In Flight: The theatrical production at the center of Birdman‘s plot is a stage adaptation of the famous short story by Raymond Carver, What We Talk About When We Talk About Love. This piece of short literature is among the most famous in the American canon and it has been endlessly discussed and analyzed since its initial publication a half century ago. Any great filmmaker could have leaned softly on the every-present allusion to Carver’s story and allowed the viewer to apply those decades of analysis as a decoder lens pointed at Birdman‘s themes and this would have been seen as a skilled directorial decision. Director Alejandro González Iñárritu doesn’t do that. When Iñárritu positions his main character Riggan Thompson (Michael Keaton) to directly explain why he’s chosen this particular author’s work as his comeback effort, he is a filmmaker delicately sewing in an extra quilt patch where even the best filmmakers probably couldn’t make it fit. This compound layer of insight doesn’t make the point heavy-handed; this isn’t a director force-feeding understanding to his audience. Somehow, Riggan’s explanation adds more lightness and life to the character study.
Iñárritu’s script holds this baffling and assured narrative grace from start to finish, through dramatic tones, comedic home-runs, and meta-awareness that swims between parody and celebration. Birdman is a story about the modern human ego and the role it plays in everyday life, in Hollywood, on Broadway, and within the contemporary world of viral fame. To investigate the ego Iñárritu applies both sophomoric philosophical reference and symbolic form. Ego, here, might take the shape of a goofy bird costume, a marked up roll of toilet paper, a defensive and crotchety critic, a literal erect penis. But even in the awkwardness of their manifested forms, none of these symbols are obstructive. There isn’t a missed step to witness. At every turn, Birdman is accomplishing what it needs to: an all at once hilarious, sympathetic, and fascinating storyline.
How Did We End Up Here: That commendable seamlessness isn’t limited to the narrative journey, but also noteworthy within the form of the film. Iñárritu and his cinematographer Emmanuel Lubezki have filmed and edited their movie so that it is presented mostly as one continuous shot, even as the story jumps over the span of days. Never does the movie bend toward this technique. The joints are hidden and the method just adds an electric kinetic energy to the rest of the film. I’ve said it before (more than once): no one uses his/her camera in pursuit as well as Lubezki. With Birdman, he takes another step ahead of his peers.
This is the third movie I’ve seen this year that stands atop an experimental approach to filming and editing.
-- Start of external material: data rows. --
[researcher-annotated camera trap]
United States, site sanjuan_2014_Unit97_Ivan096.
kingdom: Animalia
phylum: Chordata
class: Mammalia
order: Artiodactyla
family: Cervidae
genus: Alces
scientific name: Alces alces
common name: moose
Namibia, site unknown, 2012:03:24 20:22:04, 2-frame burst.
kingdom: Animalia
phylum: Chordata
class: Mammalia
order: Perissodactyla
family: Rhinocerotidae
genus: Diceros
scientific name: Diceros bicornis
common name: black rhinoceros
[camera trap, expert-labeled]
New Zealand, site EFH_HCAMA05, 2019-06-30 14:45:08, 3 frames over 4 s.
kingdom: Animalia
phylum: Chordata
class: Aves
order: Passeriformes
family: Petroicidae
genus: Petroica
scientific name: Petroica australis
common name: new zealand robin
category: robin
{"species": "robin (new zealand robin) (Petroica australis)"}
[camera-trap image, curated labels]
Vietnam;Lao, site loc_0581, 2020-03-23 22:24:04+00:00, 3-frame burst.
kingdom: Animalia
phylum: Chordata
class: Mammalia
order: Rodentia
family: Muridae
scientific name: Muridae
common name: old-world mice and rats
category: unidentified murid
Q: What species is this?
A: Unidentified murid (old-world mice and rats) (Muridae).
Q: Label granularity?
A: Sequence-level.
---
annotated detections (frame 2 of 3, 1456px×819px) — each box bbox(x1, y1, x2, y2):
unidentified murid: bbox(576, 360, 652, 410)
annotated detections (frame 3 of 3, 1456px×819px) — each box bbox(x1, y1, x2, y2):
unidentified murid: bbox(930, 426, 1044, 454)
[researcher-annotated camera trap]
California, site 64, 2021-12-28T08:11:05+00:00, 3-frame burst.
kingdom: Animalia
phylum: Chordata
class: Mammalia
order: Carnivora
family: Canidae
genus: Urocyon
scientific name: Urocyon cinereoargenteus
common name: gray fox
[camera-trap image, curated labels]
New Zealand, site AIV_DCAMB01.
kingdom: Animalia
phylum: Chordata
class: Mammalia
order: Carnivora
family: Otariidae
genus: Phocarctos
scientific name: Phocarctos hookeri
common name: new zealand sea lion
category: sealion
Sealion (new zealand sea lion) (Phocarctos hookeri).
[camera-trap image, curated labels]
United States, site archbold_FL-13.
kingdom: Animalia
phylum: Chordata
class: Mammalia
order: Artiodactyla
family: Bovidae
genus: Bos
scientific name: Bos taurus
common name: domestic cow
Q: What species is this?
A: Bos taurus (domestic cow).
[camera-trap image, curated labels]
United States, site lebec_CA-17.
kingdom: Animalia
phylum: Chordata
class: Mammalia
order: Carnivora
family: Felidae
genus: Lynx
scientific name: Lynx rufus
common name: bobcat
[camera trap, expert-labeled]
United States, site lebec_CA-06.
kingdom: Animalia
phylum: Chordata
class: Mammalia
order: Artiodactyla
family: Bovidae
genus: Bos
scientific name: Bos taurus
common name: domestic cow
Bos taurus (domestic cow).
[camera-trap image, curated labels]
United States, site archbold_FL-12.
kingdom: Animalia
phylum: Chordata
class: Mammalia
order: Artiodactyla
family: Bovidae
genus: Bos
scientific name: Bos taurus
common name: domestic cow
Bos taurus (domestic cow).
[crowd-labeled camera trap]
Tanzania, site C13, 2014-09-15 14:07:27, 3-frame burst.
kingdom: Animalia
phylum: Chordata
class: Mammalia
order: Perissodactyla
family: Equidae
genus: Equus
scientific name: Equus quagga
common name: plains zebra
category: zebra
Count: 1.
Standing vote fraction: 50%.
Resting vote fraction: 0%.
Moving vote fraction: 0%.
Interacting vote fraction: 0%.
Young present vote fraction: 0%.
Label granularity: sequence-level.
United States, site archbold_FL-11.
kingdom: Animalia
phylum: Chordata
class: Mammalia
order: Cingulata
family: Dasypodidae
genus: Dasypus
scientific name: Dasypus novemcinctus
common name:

The Disappearance of Eleanor Rigby and Boyhood were also both built by an innovative approach, but Birdman is the first to rise wholly above its own novelty to the point that the gimmick serves the movie and not the other way around.
“A Candle Burning at Both Ends”: It’s still early in the year, but there’s a good chance Birdman will end up as the best film of 2014. It is a rare thing when a film aims this high and makes contact with its target (think a humble, pop-culture savvy Synechdoche, New York). When that happens, one of the more useful side effects is an examination of Movie Awards Season and our perception of its value. From Antonio Sanchez’s naked and jazzy drumline score to Keaton’s brilliant comeback performance, Birdman should be a major contender for every award ceremony in every category for which it is eligible. If it isn’t… well that’s certainly a reason for pause.